[38] Mengenang Kenangan

112 2 0
                                    

"Afri ini aku kenalin sam-----" Ucapan Devina terhenti ketika mendapati sofa tempat Afrian duduk tadi sudah kosong.

"Udeh balik noh cowok lo." Kata Lingga dengan wajah menyeringai.

Mata Devina menyipit menatap Lingga, ia semakin merasa curiga ketika melihat tawa geli dari Rezka.

"Cemburu dia ngeliat lo dipeluk dua big brother mu ini."

Devina melotot, "TUHKAAAAN!!!! KALIAN KENAPA ISENG BANGET SIH!!!!" Teriak Devina sembari menjewer telinga Lingga dan Rezka dengan gemas.

"Adududuh sakit kali Dee." Rintih Lingga dengan tawa.

"Loh loh ini kok gue dijewer juga. Sumpah gue nggak ikut-ikutan. Cuma bantu Lingga aja." Kali ini Rezka yang bersuara.

"SAMA AJA!!!!"

"Dee lepas dong. Sakit tau! Rezka bawain lo coklat noh dimobilnya."

Mendengar kata 'coklat' disebut, Devina refleks melepas tangannya dari telinga Rezka dan Lingga.

Begitu terlepas, Lingga menyeringai dan langsung bergegas kabur ke dalam rumah.

"Tapi gue bohong. Hahaha." Tawa Lingga menggelegar meninggalkan Rezka yang mematung dan Devina yang menatap punggung Lingga kesal.

"LINGGAAAAAAA!"

Devina beralih menatap lekat Rezka.

"Kenapa liatin gue gitu amat?"

"Lingga ngebohongin lo. Gue beneran beliin coklat kok buat lo. Ambil aja di mobil."

Devina menatap galak Rezka kemudian menginjak keras kakinya.

"Ya Allah salah apa lagi gue?"

"Pikir aja sendiri. Kesel gue sama lo. Mamam tuh coklat."

Devina berlalu pergi meninggalkan Rezka yang kebingungan sembari menggaruk tengkuknya yang tak gatal. "Padahal gue beneran beliin coklat buat dia. Dasar aneh. Untung sayang."

***

"Lang buruan lah. Gercep gituloh. Tinggal dikit lagi nih rencana kita." Ucap Hera pada Gilang ditengah keramain club yang biasa mereka datangi setiap harinya.

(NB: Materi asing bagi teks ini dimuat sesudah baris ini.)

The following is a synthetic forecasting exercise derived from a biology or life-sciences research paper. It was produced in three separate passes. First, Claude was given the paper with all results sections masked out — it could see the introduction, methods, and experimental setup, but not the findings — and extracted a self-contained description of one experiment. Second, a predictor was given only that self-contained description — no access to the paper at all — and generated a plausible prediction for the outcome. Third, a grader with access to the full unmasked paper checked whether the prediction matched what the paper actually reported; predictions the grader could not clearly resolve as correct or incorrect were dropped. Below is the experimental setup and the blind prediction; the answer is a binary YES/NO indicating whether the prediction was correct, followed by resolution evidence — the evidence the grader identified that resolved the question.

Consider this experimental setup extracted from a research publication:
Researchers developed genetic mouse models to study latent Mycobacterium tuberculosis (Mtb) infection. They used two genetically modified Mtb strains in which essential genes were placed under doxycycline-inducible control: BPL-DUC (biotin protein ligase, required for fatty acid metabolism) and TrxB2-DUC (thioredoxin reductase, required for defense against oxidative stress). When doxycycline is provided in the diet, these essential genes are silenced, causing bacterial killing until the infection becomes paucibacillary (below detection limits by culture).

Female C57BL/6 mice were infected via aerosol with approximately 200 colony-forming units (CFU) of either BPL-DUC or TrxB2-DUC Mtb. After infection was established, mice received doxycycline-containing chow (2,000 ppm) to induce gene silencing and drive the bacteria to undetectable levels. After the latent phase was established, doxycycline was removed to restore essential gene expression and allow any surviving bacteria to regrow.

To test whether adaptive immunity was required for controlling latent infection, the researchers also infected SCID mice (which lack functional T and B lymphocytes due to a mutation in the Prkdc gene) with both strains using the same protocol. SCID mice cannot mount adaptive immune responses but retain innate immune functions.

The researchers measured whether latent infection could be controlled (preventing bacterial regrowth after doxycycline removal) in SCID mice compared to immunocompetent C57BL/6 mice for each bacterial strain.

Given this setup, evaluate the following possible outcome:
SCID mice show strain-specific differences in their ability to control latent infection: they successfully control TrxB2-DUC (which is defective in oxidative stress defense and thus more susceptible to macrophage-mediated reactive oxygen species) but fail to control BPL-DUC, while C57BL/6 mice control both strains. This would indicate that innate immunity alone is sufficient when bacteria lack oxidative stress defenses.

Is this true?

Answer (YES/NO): NO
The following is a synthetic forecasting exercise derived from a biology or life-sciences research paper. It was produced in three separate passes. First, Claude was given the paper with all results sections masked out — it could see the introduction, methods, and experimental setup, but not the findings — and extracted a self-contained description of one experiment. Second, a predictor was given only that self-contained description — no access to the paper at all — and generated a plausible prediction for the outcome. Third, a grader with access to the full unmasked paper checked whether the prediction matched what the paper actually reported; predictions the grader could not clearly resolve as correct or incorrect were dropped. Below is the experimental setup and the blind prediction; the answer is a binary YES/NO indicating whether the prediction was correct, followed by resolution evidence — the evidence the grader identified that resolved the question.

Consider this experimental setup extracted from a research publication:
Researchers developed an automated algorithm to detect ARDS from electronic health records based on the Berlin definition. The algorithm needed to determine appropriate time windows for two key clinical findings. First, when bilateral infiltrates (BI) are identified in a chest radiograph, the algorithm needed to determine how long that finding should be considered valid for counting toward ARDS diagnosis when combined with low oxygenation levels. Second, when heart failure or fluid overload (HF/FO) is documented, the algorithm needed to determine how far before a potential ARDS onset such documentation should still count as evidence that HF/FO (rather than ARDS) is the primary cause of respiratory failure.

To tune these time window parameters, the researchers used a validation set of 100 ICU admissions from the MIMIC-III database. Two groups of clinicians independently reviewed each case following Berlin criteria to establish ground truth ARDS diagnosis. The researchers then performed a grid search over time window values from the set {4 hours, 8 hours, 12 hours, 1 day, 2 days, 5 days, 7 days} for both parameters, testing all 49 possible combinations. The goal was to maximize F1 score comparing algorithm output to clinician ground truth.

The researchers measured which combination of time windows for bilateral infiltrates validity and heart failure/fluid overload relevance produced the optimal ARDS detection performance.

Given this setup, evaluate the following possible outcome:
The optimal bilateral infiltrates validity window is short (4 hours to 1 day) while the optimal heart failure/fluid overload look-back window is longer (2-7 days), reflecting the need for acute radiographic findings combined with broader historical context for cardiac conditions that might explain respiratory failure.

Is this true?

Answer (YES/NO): YES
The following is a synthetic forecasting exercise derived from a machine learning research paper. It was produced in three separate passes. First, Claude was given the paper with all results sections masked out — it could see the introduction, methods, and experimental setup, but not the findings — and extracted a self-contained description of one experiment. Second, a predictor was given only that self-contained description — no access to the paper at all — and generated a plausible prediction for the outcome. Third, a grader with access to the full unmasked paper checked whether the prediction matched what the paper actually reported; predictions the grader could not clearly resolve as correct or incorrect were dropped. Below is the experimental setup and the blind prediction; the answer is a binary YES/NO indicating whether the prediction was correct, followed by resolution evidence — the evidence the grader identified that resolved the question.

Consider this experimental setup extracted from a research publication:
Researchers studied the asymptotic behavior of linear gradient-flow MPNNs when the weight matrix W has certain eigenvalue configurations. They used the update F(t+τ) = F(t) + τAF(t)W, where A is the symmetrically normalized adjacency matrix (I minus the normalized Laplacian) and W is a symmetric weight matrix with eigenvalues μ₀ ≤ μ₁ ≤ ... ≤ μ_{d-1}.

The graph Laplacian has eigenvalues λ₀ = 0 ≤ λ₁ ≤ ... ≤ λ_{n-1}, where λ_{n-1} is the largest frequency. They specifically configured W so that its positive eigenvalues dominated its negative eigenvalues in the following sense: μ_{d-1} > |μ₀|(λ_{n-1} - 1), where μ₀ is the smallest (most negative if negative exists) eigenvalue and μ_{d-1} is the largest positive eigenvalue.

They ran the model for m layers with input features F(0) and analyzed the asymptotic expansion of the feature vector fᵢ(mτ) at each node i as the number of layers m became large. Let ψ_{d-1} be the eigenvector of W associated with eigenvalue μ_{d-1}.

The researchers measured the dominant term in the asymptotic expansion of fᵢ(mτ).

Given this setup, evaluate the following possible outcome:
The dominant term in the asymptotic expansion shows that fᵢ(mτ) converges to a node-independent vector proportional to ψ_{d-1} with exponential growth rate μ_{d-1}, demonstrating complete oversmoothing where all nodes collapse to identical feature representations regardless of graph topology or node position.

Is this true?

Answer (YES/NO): NO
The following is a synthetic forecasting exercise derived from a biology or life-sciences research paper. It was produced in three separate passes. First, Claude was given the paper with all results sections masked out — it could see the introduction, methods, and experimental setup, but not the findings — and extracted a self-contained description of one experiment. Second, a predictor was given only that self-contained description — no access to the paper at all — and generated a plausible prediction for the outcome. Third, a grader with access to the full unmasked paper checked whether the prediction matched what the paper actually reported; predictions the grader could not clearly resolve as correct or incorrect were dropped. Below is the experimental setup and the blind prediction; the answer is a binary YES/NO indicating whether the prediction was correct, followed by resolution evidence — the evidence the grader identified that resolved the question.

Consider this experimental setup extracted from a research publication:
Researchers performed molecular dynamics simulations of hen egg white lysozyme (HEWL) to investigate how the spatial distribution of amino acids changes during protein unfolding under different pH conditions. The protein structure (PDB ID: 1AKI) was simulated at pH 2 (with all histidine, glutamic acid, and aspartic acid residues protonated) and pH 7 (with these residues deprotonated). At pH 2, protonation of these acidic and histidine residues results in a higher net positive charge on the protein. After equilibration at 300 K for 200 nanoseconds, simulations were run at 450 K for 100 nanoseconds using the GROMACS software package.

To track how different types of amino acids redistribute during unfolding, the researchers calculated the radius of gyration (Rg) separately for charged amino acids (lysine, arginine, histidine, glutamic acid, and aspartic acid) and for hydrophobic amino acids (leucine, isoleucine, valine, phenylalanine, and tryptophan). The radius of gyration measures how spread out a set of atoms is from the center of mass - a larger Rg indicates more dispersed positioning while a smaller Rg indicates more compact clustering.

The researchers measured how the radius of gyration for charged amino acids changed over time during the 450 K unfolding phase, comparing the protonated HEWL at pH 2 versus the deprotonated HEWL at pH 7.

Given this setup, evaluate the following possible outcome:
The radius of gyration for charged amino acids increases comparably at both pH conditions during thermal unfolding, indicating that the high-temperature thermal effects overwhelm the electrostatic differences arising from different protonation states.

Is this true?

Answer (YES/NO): NO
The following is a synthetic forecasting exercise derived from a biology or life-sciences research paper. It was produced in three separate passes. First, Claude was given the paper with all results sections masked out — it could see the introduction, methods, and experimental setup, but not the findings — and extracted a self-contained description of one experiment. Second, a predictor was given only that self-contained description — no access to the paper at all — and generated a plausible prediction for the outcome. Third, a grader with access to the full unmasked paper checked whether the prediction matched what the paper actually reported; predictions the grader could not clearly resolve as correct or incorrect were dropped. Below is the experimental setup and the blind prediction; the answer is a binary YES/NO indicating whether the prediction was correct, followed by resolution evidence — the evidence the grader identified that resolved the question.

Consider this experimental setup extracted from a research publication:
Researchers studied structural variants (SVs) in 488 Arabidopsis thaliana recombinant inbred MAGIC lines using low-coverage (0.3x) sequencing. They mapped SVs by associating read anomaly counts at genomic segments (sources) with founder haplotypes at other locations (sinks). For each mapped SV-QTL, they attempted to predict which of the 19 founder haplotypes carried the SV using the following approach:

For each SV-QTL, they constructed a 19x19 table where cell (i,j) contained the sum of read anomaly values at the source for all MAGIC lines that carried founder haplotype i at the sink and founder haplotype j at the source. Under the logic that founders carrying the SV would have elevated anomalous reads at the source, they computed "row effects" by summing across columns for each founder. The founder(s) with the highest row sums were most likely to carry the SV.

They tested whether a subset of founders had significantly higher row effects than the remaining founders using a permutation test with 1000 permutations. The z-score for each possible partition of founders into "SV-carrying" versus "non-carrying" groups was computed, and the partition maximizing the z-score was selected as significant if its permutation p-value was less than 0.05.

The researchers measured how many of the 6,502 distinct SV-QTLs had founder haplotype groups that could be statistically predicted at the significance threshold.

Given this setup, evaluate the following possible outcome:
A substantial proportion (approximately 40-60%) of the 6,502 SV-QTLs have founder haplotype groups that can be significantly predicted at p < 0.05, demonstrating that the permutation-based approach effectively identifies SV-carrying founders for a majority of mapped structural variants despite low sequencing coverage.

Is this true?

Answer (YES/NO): NO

"Gue bingung." Gilang terlihat gamang. Wajahnya gelisah. Sejak tadi ia hanya terus menuang alkohol ke dalam gelasnya namun sama sekali tidak meminumnya.

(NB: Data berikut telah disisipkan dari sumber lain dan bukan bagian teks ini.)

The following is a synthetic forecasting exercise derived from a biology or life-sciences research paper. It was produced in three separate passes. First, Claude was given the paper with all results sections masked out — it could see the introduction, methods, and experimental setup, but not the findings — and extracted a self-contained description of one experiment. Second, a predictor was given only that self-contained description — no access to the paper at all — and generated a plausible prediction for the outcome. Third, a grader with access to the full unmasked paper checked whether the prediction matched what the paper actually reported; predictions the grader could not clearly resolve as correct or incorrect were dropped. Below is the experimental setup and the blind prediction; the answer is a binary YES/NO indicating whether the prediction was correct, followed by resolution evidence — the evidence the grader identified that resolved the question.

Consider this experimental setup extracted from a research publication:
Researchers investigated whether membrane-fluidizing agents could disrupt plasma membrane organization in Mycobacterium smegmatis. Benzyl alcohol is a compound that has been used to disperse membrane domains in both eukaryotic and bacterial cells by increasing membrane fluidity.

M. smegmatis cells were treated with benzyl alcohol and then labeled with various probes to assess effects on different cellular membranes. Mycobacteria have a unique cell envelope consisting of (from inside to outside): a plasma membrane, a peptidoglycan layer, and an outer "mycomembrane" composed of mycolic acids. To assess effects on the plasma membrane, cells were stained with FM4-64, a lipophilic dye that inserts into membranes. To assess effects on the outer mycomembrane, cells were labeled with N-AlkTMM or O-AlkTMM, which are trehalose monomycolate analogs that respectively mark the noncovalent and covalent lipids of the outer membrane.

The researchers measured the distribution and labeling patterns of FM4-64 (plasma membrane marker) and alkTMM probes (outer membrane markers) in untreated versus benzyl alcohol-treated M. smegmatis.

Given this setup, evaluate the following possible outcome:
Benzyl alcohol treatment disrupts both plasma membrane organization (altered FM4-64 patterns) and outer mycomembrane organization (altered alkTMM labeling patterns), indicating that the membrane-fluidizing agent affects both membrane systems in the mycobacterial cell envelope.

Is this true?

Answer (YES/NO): NO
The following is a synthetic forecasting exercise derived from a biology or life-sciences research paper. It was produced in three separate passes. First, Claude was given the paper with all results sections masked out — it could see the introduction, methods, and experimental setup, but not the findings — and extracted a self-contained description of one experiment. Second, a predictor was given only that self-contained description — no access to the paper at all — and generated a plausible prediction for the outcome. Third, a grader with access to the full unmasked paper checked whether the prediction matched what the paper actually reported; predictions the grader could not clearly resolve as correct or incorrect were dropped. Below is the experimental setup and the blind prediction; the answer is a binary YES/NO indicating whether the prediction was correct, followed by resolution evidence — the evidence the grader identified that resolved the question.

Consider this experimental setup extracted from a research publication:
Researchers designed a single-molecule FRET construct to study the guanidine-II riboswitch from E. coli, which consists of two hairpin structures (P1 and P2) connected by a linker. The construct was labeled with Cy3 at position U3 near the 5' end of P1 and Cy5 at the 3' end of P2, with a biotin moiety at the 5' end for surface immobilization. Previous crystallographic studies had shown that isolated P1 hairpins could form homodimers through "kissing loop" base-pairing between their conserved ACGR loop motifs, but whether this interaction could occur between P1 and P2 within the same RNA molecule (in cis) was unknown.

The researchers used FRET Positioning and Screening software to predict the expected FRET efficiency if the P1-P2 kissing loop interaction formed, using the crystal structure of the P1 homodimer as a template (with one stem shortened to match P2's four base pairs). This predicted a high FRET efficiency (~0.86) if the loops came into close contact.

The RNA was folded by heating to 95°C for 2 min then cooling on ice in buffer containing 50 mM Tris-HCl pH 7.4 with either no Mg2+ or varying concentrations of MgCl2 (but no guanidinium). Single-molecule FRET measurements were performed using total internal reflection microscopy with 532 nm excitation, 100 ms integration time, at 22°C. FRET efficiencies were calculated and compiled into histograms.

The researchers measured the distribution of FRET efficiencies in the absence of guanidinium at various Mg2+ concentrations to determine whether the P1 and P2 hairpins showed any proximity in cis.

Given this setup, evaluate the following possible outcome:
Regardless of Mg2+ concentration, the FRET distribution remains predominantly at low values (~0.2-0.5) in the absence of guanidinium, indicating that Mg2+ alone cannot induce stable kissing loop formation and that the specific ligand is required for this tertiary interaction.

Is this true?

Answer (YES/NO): NO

Hera mendudukkan tubuhnya disamping Gilang lalu menatap curiga pada Gilang, "Jangan bilang kalau lo jatuh cinta sama Devina?!"

"Aduh, Lang, udah berapa kali sih gue bilang, jangan sampai lo jatuh cinta sama dia. Lo nggak boleh lupa, Devina itu penyebab cinta pertama lo, Dea, meninggal! Devina nggak pantes bahagia. Lo harus bikin dia menderita persis seperti apa yang Dea alamin." Tandas Hera tegas.

Tanpa sadar Gilang terbakar. Segala apa yang diucapkan seolah menjadi bahan bakar yang sengaja Hera siramkan pada Gilang yang hampir meledak.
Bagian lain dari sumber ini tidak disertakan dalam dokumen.